Fellows will see their patients on their own and staff with one of two attendings in clinic with them. They have clinic one half-day per week. Fellows develop very close relationships with their patients and families over the course of their training. During their clinics, fellows are expected to sign out their pagers to the attending on service in order to reduce distractions. Each fellow will see 4 patients per half day in the first year and 6 patients per half day in years 2 and 3. The care of patients with chronic diseases often requires a multi-disciplinary approach. Therefore, fellows will work alongside nurses, respiratory therapists, dieticians, social workers and others in order to provide optimal patient care.  

Quarterly outpatient pediatric ventilator clinic

Every 3 months, fellows will spend a half-day in the pediatric ventilator clinic with the attending and nurse practitioner. This is an opportunity to observe the management of children using ventilators at home including tracheostomy care, and ventilator adjustments and weaning. 

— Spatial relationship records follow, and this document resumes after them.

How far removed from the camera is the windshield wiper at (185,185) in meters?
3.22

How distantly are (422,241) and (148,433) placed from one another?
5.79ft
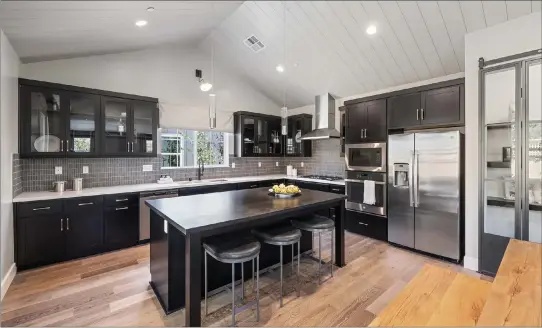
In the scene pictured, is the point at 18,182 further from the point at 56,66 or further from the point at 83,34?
the point at 83,34

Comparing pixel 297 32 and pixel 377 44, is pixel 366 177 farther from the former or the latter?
pixel 297 32

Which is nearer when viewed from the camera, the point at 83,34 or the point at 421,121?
the point at 83,34

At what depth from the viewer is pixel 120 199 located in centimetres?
325

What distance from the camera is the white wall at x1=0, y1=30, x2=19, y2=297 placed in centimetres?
225

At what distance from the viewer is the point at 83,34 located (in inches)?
101

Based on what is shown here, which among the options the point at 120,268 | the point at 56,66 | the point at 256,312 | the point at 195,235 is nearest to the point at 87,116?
the point at 56,66

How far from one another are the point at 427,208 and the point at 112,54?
4810 mm

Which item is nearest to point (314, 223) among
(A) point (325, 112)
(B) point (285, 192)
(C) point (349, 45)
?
(B) point (285, 192)

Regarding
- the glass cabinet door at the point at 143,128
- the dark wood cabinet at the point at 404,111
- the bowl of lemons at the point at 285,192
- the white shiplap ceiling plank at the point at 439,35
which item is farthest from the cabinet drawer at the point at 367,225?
the glass cabinet door at the point at 143,128

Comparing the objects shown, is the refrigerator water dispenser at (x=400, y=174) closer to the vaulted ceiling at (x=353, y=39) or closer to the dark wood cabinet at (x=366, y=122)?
the dark wood cabinet at (x=366, y=122)

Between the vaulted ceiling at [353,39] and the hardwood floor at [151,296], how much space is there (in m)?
2.31

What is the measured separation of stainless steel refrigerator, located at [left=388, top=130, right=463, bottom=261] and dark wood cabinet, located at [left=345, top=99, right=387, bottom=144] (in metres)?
0.30

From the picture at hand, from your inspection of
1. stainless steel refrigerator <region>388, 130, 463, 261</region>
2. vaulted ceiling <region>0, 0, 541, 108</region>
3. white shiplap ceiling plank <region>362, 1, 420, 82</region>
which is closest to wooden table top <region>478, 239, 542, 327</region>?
vaulted ceiling <region>0, 0, 541, 108</region>

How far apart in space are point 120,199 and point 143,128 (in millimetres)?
1108
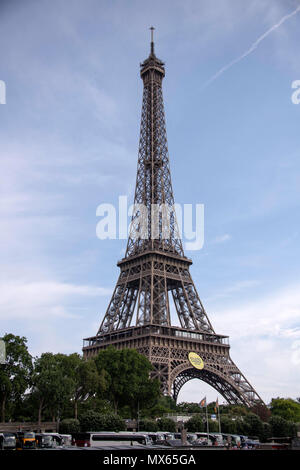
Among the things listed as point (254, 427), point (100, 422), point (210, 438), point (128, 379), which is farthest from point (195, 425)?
point (100, 422)

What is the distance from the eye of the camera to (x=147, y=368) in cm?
7312

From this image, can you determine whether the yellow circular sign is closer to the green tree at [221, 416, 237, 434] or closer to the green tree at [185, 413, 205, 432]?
the green tree at [221, 416, 237, 434]

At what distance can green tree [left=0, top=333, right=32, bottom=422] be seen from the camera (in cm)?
5672

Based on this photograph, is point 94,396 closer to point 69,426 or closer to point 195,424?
point 69,426

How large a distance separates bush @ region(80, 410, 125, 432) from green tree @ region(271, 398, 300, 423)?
44.3 m

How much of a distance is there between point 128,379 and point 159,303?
22.5 metres

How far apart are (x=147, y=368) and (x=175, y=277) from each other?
26373 millimetres

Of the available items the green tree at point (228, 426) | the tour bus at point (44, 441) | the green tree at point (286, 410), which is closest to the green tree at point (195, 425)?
the green tree at point (228, 426)

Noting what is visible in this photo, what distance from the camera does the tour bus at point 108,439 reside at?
43562mm

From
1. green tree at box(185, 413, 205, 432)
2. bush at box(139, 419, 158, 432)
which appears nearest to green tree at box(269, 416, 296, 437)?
green tree at box(185, 413, 205, 432)

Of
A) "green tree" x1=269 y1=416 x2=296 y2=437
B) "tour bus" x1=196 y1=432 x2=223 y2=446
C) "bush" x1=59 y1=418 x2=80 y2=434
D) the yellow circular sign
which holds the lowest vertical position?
"green tree" x1=269 y1=416 x2=296 y2=437

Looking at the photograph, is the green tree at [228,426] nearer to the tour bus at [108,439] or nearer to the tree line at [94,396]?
the tree line at [94,396]

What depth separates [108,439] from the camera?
145ft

Additional elective experiences

Fellows who are looking for more experience with specific clinical diseases and programs are welcome to spend more time in subspecialty clinics. For example, those interested in chronic mechanical ventilation can spend more time in outpatient pediatric ventilator clinics or rounding with the pediatric ventilator service. Fellows can work with attendings in the severe asthma program, the aerodigestive program, the primary ciliary dyskinesia program, the complex respiratory infection program, the interstitial lung disease program, the bronchopulmonary dysplasia program, the pulmonary hypertension program, the single ventricle program, the congenital diaphragmatic hernia and chest wall disorders program, the neuromuscular program and others. Fellows have also taken additional time to work with faculty outside of the pulmonary division such as otolaryngologists, radiologists, and non-physician experts including respiratory therapists in the pediatric ventilator service. All of these can be arranged on a case-by-case basis. 

Global health experience

Fellows have opportunities to travel abroad to help support developing cystic fibrosis programs. Global electives need to be arranged several months in advance.  

Procedural training

Fellows undergo simulation training in pediatric flexible bronchoscopy using a combination of a 3D-printed airway and a virtual reality simulator. Thereafter, they received formative feedback and just-in-time training with every patient bronchoscopy. Fellows usually perform 40-50 bronchoscopies in their first year of training and fewer during their research years.